Text section »
■ ■ ■ ■ ■ ■ ■

August 26, 2021
Is this a trick question? After all, you and your family probably already know quite a lot about cavities:
- It all begins when bacteria-filled plaque sticks to teeth and starts to attack enamel. How?
- Because the bacteria in plaque use the sugars and other foods we eat to produce acids.
- These acids gradually weaken teeth by dissolving minerals that help make up our enamel (a process called demineralization).
- Over time, a hole, or cavity, develops in the tooth surface.
- Left untreated, bacterial decay can spread to the inside of the tooth, creating a more serious cavity.
We might discover an unexpected cavity at a regularly scheduled dental exam at our office, but there are also some symptoms that should have you calling for an appointment. A cavity can cause sensitivity when eating something hot or cold, or it can be painful, or you might even notice visible discoloration or damage to the tooth surface.
So, if your child has any of these symptoms, it’s a cavity, right? It might be—but it might not. Sometimes, because the symptoms are similar, what we suspect is a cavity is really enamel erosion.
The bacteria-created acids weaken enamel. But it’s not just bacteria that subject our teeth to acids. Acidic foods are one of the leading causes of tooth erosion.
And while we expect damage from a lifetime of acidic foods and beverages to catch up with us as we age, the fact is that erosion is becoming a problem even for young children. How is this possible? Let’s look at some food chemistry.
Our normal saliva pH level is around a 7, which is neutral. Any number lower is acidic; any number higher is alkaline. Acidic foods have a low pH (the pH of lemon juice, for example, measures between 2 and 3), and can reduce our normal, neutral pH level. When saliva pH levels drop to 5.5 or lower, tooth enamel starts to demineralize, just as it does when exposed to the acids from oral bacteria.
Regularly snacking on citrus and other acidic fruits, fruit juices, flavored drinks, sour candies, and other acidic foods can cause enamel erosion. Especially erosive are sports drinks, energy drinks, and colas, because they contain some combination of citric acid, phosphoric acid and/or carbonation.

■ ■ ■ ■ ■ ■ ■

Dataset records »
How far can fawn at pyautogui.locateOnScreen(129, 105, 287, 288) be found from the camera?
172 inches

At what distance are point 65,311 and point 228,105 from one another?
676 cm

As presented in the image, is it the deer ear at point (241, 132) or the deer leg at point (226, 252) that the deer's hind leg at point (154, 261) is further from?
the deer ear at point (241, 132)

■ ■ ■ ■ ■ ■ ■

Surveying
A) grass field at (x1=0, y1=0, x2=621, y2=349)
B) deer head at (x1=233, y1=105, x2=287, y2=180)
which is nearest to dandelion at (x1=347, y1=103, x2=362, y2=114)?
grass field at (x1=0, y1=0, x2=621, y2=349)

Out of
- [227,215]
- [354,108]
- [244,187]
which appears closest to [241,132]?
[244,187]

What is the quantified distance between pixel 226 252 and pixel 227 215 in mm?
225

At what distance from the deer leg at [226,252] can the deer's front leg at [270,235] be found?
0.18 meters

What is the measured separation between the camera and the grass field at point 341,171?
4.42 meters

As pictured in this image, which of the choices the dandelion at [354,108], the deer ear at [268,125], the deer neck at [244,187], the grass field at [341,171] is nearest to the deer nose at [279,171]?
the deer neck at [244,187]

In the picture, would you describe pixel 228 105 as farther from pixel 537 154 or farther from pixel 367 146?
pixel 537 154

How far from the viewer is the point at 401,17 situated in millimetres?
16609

■ ■ ■ ■ ■ ■ ■

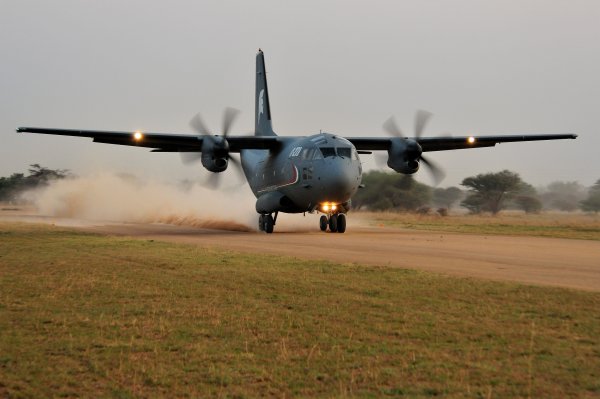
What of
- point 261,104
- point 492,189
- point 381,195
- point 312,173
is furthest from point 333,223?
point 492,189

■ ■ ■ ■ ■ ■ ■

Exercise requirements »
1. According to the article on cavities and enamel erosion, at what saliva pH does tooth enamel begin to demineralize?
2. Continue the article on cavities and enamel erosion from its last sentence.
The lines are separate from the article on cavities and enamel erosion.

Results by task »
1. At a saliva pH of 5.5 or lower.

2.
So, when might you suspect enamel erosion? Your child might be sensitive to hot or cold foods, or feel pain, or even have noticeable enamel loss or pitting. Even though these symptoms may not have been caused by plaque and bacteria, acidic erosion from our diets leaves weakened enamel just as vulnerable to cavities and decay.
How to avoid erosion?
- Serve acidic foods sparingly, or as part of a meal. This helps our saliva pH stay in the neutral zone.
- Balance acidic foods with low-acid choices to neutralize acids and restore a normal pH balance. For example, mix those acidic berries with a banana.
- Use a straw! These are not only fun, but this simple solution keeps erosive drinks from bathing young teeth in acids.
- Encourage your child to drink water instead of an acidic beverage, or drink it afterward to rinse acids away. The pH of pure water? A perfect, neutral 7. And by using tap water instead of bottled water, you’ll be providing fluoride, which helps strengthen enamel.
- What about brushing right after eating or drinking something acidic? Ask us if your child should rush for the brush. We may recommend waiting 30 minutes or so after an acidic treat to give the teeth time to remineralize. Otherwise, brushing might cause more wear and tear on enamel.
- Finally, while foods are often the source of acid erosion, medical conditions can cause erosion as well. Talk to us about ways to minimize erosion while addressing these medical needs.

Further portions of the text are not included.